WHAT YOU ARE ASKED TO DO:
Write out an exact copy of the line containing "autumn sale fallen" and all lines that follow it in the data below, leaving out pictures.

┌─ AVAILABLE DATA

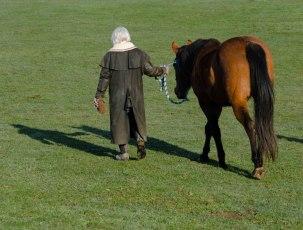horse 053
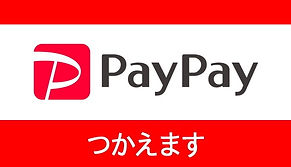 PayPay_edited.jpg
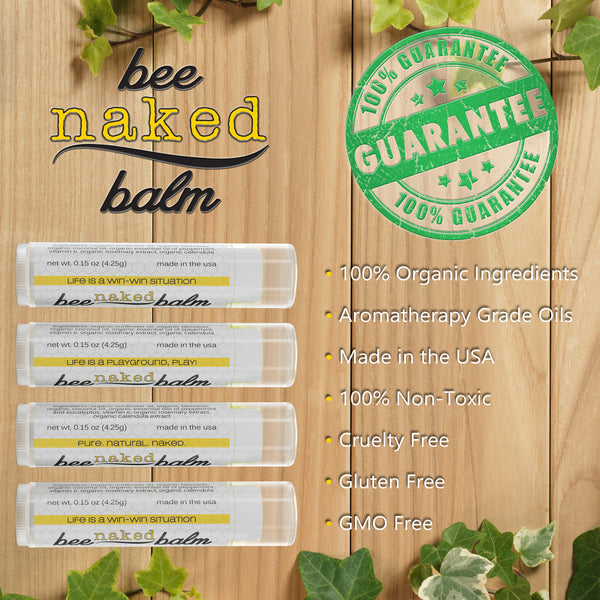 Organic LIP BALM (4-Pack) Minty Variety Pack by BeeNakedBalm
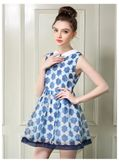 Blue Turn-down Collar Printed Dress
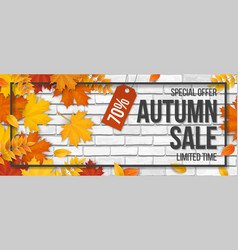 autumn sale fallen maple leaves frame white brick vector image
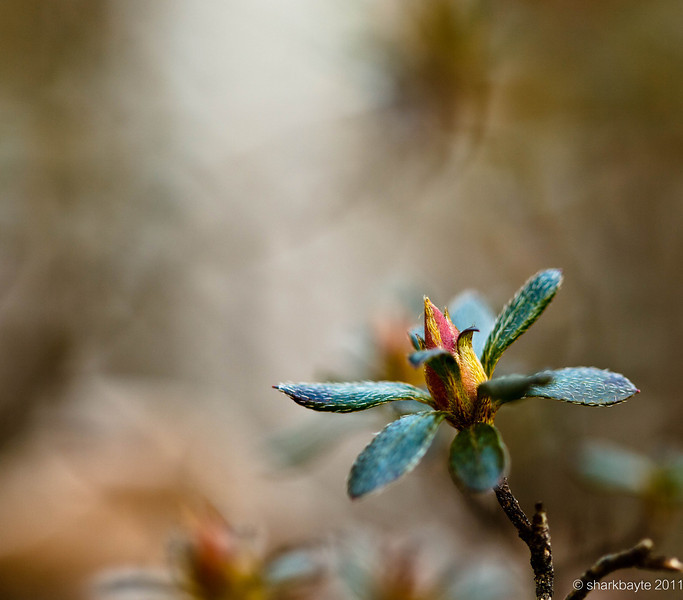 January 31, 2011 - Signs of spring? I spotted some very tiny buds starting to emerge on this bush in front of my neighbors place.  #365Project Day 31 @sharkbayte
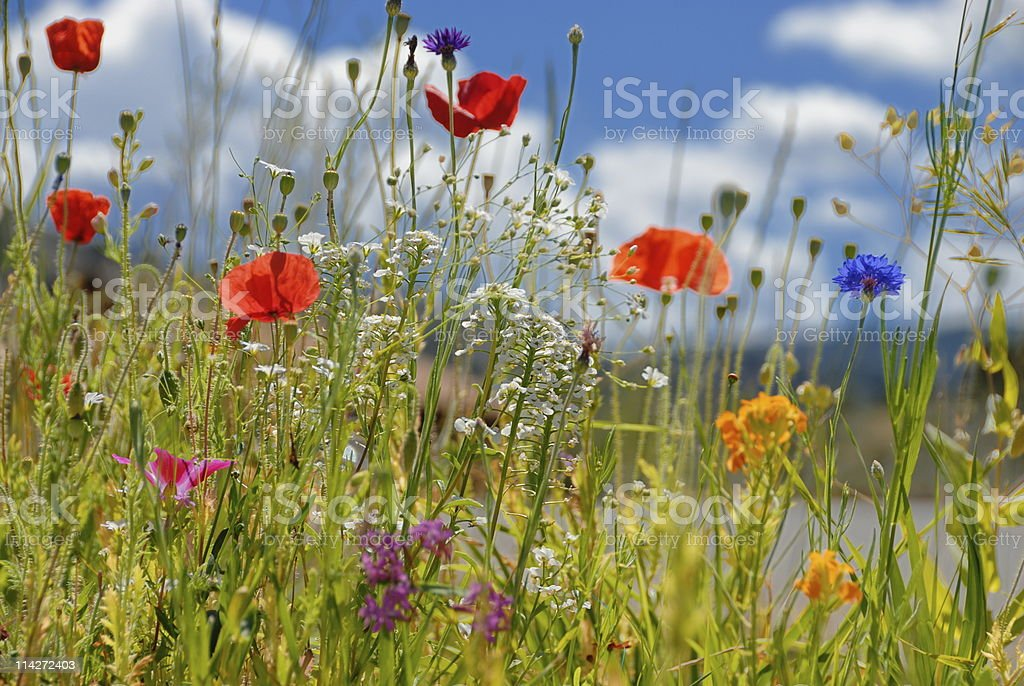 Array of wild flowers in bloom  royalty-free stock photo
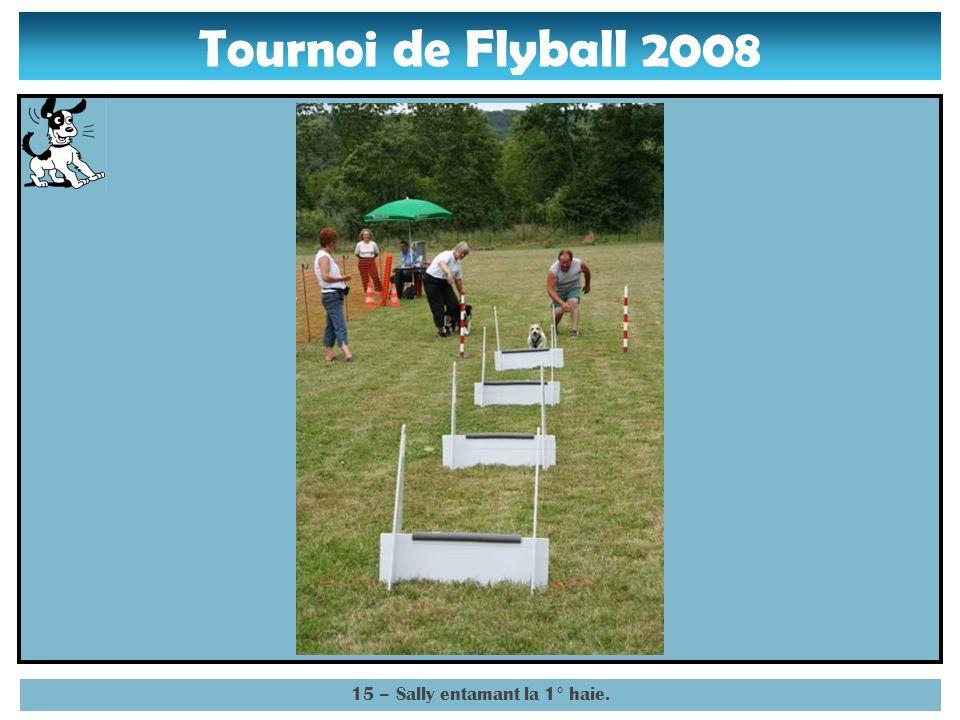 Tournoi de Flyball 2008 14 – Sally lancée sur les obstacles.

└─

SOLUTION TO THIS EXERCISE:
 autumn sale fallen maple leaves frame white brick vector image
 January 31, 2011 - Signs of spring? I spotted some very tiny buds starting to emerge on this bush in front of my neighbors place.  #365Project Day 31 @sharkbayte
 Array of wild flowers in bloom  royalty-free stock photo
 Tournoi de Flyball 2008 14 – Sally lancée sur les obstacles.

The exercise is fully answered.